We understand from the principles explained above, not only the local alterations of heat, but also the general derangement that takes place in its disengagement, from the effect of diseases, whether this disengagement is increased, diminished, or affected with irregularities, as in certain ataxic fevers, in phthisis, when the palms of the hands and the face are warmer in some cases, &c. Who does not know that oftentimes when the extremities are frozen, the patient feels an extraordinary internal heat? It is sufficient that the forces of the capillary system be differently modified, that the heat may be so also.

Observe, in fact, that the alterations of heat in diseases are as frequent as those of the exhalations and secretions, and that they always present, like the first, a previous derangement in the vital forces. If chemists apply their theories to these morbid changes of heat, instead of considering them as a necessary consequence of the state in which the vital forces are then found, they will necessarily find in them an insurmountable obstacle.

When we run swiftly, when the blood is violently agitated in the paroxysm of fever, more caloric is disengaged than at any other time. Does this prove that it is the general circulation which contributes to the disengagement of caloric, and that it takes place in the great vessels? No more than a copious sweat proves that the heart drives it out. Strongly excited by the shock of the red blood which is suddenly increased, the capillary and exhalant systems are compelled to increase their action; now a double effect is the result; 1st, greater disengagement of caloric; 2d, increased exhalation.

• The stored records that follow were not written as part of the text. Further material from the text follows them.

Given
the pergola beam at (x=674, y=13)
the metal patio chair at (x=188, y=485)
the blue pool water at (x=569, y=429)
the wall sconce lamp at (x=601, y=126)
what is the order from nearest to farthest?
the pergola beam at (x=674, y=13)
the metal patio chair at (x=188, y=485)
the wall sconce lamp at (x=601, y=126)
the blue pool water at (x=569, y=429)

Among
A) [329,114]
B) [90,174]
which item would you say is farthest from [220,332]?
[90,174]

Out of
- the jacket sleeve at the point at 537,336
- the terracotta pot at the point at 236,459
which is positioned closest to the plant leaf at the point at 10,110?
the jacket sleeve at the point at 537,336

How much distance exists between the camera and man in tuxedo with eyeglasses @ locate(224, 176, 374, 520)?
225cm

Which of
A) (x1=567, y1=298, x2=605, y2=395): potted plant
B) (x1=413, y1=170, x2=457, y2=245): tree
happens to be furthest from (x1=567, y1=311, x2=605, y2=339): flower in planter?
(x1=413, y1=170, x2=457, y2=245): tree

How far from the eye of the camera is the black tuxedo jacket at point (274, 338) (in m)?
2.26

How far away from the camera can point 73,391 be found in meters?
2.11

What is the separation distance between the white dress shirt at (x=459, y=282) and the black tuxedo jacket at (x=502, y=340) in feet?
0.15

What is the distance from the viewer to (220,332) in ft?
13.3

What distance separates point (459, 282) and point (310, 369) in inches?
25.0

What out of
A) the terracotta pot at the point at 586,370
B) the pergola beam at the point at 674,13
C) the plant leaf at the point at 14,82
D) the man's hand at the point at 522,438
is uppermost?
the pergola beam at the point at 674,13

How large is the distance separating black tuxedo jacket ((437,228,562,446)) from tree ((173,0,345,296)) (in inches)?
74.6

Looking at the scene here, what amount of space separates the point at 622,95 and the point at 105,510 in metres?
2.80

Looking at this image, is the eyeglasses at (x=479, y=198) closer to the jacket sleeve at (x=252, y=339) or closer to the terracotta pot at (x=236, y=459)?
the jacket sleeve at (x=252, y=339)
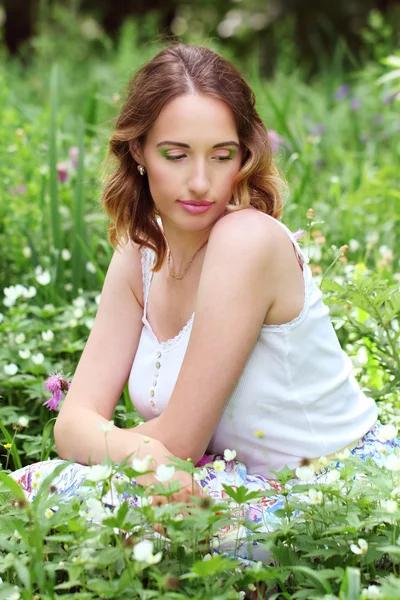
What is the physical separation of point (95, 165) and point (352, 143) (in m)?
1.87

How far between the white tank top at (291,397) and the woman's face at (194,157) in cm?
18

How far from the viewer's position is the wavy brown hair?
1.91 meters

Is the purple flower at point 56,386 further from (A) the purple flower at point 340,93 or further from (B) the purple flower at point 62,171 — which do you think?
(A) the purple flower at point 340,93

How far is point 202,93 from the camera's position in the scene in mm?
1892

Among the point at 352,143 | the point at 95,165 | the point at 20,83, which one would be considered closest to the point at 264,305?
the point at 95,165

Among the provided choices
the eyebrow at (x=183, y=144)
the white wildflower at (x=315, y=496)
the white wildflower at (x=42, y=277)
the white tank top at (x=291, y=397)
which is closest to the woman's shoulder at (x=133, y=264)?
the white tank top at (x=291, y=397)

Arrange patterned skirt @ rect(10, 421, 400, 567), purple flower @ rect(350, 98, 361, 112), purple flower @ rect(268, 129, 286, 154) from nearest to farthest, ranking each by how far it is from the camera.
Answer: patterned skirt @ rect(10, 421, 400, 567) < purple flower @ rect(268, 129, 286, 154) < purple flower @ rect(350, 98, 361, 112)

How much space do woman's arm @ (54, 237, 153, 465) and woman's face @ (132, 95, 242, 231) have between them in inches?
12.9

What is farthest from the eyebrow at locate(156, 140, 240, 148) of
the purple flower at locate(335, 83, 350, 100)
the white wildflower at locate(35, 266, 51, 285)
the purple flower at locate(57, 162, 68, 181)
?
the purple flower at locate(335, 83, 350, 100)

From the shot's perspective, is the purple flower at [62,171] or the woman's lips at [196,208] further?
the purple flower at [62,171]

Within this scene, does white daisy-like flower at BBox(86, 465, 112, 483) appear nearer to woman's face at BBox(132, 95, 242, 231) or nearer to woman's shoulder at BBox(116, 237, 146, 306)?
woman's face at BBox(132, 95, 242, 231)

If the heat is increased when respiration is hurried, it appears to depend only on this, that the latter is hardly ever accelerated, without the circulation being so too. This is so true, that if you make for a long time rapidly successive inspirations and expirations, the heat will not increase. Besides, why should the heat actually increase by the hurry of respiration? Undoubtedly because more air entering in a given time, the lungs would absorb more oxygen, and consequently, according to the opinions of the chemists, more caloric would be disengaged. But let them present more or less of this principle to the blood, it absorbs the same quantity. In ordinary inspiration the air contains much more than can pass into this fluid. When an animal is made to breathe it pure, the blood does not become more red, because the same quantity always enters it. So you may in vain put into the alimentary passages four times more nutritive substance than common, no more chyle will be formed, the lacteals will absorb no more; there will only be more excrements, or vomiting will take place.

The state of respiration has no influence then upon the actual heat of the body; it only contributes to it by constantly introducing a greater or less quantity of combined caloric. It is thus that animals which respire the most, have habitually the most caloric.

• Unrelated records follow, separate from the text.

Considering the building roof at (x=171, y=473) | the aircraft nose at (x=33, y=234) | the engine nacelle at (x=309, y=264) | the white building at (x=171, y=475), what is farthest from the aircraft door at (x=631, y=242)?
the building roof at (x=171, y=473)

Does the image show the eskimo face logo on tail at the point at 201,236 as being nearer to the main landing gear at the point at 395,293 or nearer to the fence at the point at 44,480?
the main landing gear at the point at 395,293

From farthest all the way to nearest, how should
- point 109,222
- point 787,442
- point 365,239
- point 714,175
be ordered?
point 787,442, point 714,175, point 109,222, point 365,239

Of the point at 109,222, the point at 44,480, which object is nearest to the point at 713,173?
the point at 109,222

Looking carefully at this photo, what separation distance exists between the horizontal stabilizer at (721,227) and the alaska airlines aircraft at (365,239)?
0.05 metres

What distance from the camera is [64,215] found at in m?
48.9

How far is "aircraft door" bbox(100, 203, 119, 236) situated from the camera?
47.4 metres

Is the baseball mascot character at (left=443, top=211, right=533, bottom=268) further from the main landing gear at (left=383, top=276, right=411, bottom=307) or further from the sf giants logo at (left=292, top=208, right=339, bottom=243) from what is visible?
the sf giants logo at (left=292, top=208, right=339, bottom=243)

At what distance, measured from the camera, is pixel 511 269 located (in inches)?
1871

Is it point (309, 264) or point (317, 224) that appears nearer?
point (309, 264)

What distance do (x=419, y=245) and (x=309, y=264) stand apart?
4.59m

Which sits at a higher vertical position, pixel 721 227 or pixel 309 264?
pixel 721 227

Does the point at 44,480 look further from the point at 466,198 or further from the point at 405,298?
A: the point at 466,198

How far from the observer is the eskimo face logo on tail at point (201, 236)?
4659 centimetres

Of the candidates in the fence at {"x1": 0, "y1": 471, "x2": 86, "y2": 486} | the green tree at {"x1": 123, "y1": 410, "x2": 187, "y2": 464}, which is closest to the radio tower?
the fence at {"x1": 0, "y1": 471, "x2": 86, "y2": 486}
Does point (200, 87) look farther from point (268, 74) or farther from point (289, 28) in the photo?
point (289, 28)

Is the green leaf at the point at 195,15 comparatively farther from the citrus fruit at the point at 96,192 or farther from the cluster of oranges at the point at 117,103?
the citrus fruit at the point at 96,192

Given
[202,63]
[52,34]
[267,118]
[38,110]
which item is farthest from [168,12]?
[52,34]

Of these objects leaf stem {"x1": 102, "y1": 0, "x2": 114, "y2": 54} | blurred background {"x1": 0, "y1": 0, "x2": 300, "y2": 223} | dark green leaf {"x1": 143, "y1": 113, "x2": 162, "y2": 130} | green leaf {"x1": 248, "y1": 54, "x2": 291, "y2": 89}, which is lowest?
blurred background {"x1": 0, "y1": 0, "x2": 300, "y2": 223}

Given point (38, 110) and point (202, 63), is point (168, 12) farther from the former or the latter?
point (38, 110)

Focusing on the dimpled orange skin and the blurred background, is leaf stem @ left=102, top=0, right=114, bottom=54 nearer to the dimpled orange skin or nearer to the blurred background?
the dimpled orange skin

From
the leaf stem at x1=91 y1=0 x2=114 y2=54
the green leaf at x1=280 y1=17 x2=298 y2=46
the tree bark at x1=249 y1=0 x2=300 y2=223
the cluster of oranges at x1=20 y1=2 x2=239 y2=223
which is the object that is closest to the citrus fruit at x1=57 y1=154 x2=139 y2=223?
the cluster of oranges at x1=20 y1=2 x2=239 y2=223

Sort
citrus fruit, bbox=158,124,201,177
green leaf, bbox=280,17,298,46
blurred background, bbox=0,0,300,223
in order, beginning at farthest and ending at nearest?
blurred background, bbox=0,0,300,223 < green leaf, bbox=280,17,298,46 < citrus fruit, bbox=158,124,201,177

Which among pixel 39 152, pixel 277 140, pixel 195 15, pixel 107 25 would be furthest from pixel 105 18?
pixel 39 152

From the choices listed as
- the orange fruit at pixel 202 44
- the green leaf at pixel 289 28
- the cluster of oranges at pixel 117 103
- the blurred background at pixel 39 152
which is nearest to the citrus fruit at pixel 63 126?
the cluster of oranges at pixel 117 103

How can an animal, breathing a very cold air, eating aliments almost deprived of caloric, &c. in northern latitudes, have as much heat as in hot climates? It is not the free caloric contained in the parts, but the combined, which, being introduced into the blood with the foreign substances, furnishes the materials of that which is disengaged in the general capillary system. Now the combined caloric is absolutely independent of temperature. As much fire is elicited from the same stone by the steel, in the coldest as in the warmest countries.